START PASSAGE SHOWN

Moving files between Git repos while preserving history
written on June 23, 2021
categories: engineering
I recently found myself having to move files from one Git repo to another while preserving their history. It's one of those things that you probably do rarely enough to the point of never having thought about them, but once you come across them you realize that they obviously occur now and again — that was my feeling at least.
Actually, it's even weirder: at first, I just did what my monkey-programmer-brain thought made sense and, well, copied the files over ; it was only after that that I realized that now all history on those files is lost, it's like they came out of nowhere. As with all things, in small, hobby, 1-person projects this may be totally unimportant, but if we're talking about a repo with decades of history and lots of people working on it, well it's kind of a huge downside to not be able to keep all of that information. After all, this is one of the main reasons we use Git.

END PASSAGE SHOWN
START INFORMATION SHOWN

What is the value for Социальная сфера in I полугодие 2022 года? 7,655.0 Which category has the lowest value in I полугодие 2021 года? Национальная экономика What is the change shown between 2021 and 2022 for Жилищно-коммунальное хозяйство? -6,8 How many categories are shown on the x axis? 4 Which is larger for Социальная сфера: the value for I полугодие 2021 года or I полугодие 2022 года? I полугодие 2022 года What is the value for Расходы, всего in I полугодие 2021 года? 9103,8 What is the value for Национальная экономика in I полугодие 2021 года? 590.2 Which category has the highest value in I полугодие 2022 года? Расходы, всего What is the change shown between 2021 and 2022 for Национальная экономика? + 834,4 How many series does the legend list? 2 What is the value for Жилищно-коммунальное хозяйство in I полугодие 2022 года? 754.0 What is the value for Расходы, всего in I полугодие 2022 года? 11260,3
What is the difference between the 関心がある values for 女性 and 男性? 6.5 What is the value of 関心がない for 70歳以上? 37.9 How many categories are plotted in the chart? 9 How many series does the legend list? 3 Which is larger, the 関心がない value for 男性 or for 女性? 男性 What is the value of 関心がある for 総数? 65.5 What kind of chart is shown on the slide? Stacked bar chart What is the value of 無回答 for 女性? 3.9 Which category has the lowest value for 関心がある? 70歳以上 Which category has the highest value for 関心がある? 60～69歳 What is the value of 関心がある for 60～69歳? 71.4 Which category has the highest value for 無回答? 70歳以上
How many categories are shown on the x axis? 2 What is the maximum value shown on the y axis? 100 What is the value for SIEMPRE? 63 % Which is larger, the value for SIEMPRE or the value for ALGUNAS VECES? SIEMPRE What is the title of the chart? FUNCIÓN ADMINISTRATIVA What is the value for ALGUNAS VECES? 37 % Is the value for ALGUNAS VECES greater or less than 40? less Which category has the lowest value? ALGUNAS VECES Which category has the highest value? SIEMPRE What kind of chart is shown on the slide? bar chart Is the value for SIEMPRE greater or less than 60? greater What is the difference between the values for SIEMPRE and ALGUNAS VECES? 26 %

END INFORMATION SHOWN

= PROBLEM SET =
(a) Write out the stretch of the Git repos post from "Actually, it's even" through "we use Git." again, switching "copied" to "moved".
(b) Answer these questions about the Git repos post:
(i) On what date was it written?
(ii) Under which category is it listed?
(iii) What did the author first do with the files?

= RESPONSES BY ITEM NUMBER =
(a)
Actually, it's even weirder: at first, I just did what my monkey-programmer-brain thought made sense and, well, moved the files over ; it was only after that that I realized that now all history on those files is lost, it's like they came out of nowhere. As with all things, in small, hobby, 1-person projects this may be totally unimportant, but if we're talking about a repo with decades of history and lots of people working on it, well it's kind of a huge downside to not be able to keep all of that information. After all, this is one of the main reasons we use Git.

(b)
(i) June 23, 2021
(ii) Engineering
(iii) Copied them over